Most people buy it out of charity and empathy, to lend a hand. How did it happen? At the start I made ten books. I went to a stationer's, made photocopies and had some cardboard for the covers, which I glued myself to reduce costs. People knew me from being there in the square. Then they read it and said, wow, that's good. Apart from being my personal story, it becomes a self-help book. Each chapter contains a reflection. They came back for more and started to recommend it. I've been asked for books from places I never would have thought of. I've sent one to Illinois, another to Brooklyn, Fuerteventura, Las Palmas... Not bad for the last two months. Could I now rent a room? Yes, but I don't know if the book will continue to sell.
Do you have the prospect of finding a job?
Being on the street I've got a job. Just because I live on the street doesn't mean that I'm dirty or filthy. Someone, when they saw that I didn't drink alcohol, offered me a job as an administrative assistant. I was willing to do anything. I had no qualifications, I came from a different trade, I studied labour relations. I made it through the first month, combining it with begging. When I got my salary, because I also had Social Security debts, they took a part of it away from me and left me with the minimum to live on. Up to that point it was fine and I accepted it, but then the tax authorities came along and took away all my salary. And I said: I can't do it. Then I got tuberculosis, I was in hospital and the contract ended. I have worked all my life since I finished my degree. I tried to collect unemployment benefits, but as my company was not liquidated and I had not filed for bankruptcy proceedings, I was not entitled to any benefits. I was in limbo. If I succeed with my book, I might be able to pay off my debts.
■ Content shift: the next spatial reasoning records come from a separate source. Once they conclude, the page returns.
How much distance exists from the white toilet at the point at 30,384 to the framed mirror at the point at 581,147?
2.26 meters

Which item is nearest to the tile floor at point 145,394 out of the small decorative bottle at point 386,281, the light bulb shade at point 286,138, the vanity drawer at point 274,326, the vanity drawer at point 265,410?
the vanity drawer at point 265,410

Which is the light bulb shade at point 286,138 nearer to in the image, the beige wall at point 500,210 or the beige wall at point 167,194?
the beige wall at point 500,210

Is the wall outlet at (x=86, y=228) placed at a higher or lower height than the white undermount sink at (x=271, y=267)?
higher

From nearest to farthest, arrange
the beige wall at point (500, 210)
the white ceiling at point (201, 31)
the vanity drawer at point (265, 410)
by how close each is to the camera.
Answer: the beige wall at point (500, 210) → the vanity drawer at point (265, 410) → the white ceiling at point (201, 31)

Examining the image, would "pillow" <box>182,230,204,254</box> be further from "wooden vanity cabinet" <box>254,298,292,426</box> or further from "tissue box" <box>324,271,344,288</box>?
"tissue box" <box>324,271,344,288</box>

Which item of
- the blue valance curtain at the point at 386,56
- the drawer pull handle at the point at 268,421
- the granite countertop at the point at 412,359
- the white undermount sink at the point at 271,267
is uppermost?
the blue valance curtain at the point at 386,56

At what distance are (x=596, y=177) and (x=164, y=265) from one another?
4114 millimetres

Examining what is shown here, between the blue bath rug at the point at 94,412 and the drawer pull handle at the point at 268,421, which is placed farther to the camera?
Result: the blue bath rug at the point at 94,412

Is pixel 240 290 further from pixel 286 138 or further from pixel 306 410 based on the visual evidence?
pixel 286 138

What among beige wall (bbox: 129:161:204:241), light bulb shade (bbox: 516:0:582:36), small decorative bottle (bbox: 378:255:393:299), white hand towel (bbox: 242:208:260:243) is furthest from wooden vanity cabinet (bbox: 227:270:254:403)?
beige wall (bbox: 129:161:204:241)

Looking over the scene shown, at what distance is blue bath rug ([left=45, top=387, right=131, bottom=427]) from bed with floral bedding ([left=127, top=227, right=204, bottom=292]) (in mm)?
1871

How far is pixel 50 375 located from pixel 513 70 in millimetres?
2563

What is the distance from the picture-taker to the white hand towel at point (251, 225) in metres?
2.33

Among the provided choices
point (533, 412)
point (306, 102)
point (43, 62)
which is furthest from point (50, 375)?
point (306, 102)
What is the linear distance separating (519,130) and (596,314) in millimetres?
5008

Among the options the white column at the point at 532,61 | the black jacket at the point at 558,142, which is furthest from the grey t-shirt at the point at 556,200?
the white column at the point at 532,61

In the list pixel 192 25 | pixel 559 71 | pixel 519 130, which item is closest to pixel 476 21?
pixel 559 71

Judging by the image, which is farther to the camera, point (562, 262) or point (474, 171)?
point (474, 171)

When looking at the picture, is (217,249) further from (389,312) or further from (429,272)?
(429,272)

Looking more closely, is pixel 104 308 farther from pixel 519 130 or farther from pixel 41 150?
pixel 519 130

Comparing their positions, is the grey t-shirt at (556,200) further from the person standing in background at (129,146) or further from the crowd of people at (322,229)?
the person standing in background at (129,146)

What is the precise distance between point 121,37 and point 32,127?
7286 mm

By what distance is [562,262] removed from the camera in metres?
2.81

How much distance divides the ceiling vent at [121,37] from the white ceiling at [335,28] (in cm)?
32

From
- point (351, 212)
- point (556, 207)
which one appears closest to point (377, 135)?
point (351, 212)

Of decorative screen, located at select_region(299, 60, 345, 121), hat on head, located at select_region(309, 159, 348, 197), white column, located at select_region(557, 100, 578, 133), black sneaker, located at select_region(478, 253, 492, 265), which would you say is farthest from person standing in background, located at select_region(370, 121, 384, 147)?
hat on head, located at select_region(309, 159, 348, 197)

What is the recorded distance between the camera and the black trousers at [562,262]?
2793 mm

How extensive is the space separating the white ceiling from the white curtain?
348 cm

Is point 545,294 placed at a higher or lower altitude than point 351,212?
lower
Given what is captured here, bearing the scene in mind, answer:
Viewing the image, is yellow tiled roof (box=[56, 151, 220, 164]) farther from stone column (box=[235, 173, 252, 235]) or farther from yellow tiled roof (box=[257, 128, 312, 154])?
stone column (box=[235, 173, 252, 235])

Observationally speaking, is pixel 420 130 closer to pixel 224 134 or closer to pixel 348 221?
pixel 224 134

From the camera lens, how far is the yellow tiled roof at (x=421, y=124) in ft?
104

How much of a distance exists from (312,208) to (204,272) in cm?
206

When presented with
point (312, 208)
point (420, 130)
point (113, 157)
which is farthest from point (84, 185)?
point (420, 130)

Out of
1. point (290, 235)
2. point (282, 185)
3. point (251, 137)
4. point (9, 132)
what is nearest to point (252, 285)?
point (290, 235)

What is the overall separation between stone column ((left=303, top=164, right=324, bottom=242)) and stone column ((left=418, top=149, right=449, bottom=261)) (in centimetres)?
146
What about family and friends?
I have always been a person who has believed in myself and everything I have wanted in life I have achieved. I was a professional athlete, I was a manager in a large publishing house and then I set up a real estate company, a finance company and a construction company, which ruined me. When things were going badly and I didn't want to fail my clients, twelve families who had bet on me, I started to ask for money from the bank, family and friends. I spent that joker to save the company. I didn't say anything to my parents. It screwed up a lot of people's lives. I couldn't tell them that I was on the street. I turned off the phone and disappeared.
Do you feel up to it?
I'm going to do this on my own. I don't know how, but I have a belief. I have God in my heart. I don't understand people who believe in God and say they are not practising. I don't go to mass every Sunday, but when I became homeless I said to myself: He has put me here. Right now I don't understand it, but I will have to learn something without giving up. I have learned more and received more love in Plaza Manuel Becerra than in my whole life. The human race is in great shape. I haven't been hungry, I've hardly been cold. I don't want to sound frivolous, because it has been hard, but it has been a very enriching experience. I can only give thanks for what God has put in my way.
What do you miss from your previous life?
I don't miss anything, because I was self-absorbed. It was my house, my car, my family. I was with my partner for 13 years. When misery came through the door, love jumped out the window. There were my things, my company. I will donate ten percent of what I earn at the Caritas Christmas fair. You have to set an example. If I can do it, you can do it. I would like to set up an association to help homeless people, because I know how to help them. Instead of giving a euro or two euros and keep walking, just stop. As it has happened to me.